=== Section Start ===
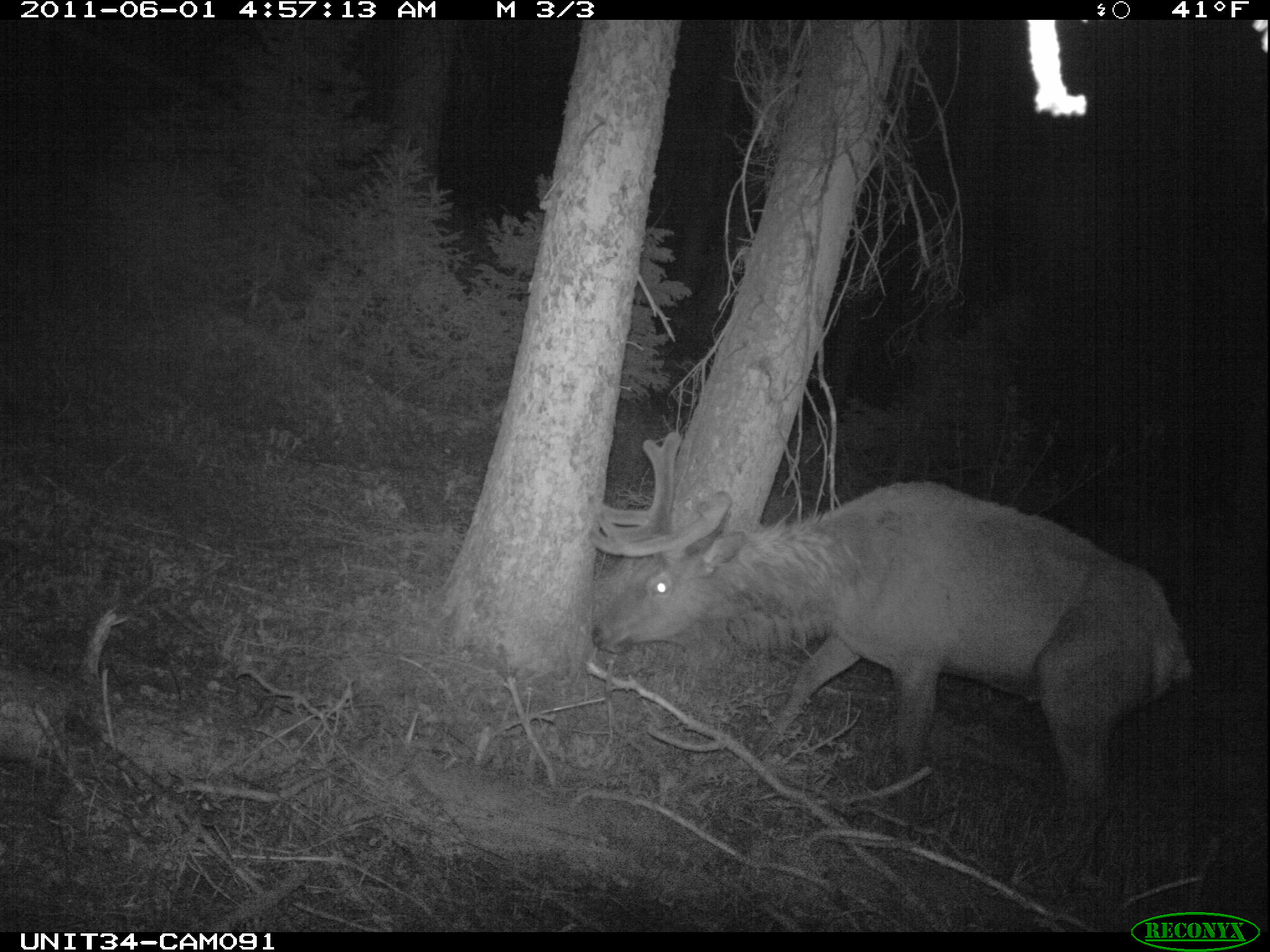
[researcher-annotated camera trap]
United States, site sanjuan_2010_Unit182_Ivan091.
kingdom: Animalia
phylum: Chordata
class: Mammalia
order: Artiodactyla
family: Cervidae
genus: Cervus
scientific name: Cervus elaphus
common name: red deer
=== Section End ===
## WORK REQUEST:
If an entry holds a picture, skip the picture and print the rest of the data exactly.

## ANSWER TO THIS EXERCISE:
[researcher-annotated camera trap]
United States, site sanjuan_2010_Unit182_Ivan091.
kingdom: Animalia
phylum: Chordata
class: Mammalia
order: Artiodactyla
family: Cervidae
genus: Cervus
scientific name: Cervus elaphus
common name: red deer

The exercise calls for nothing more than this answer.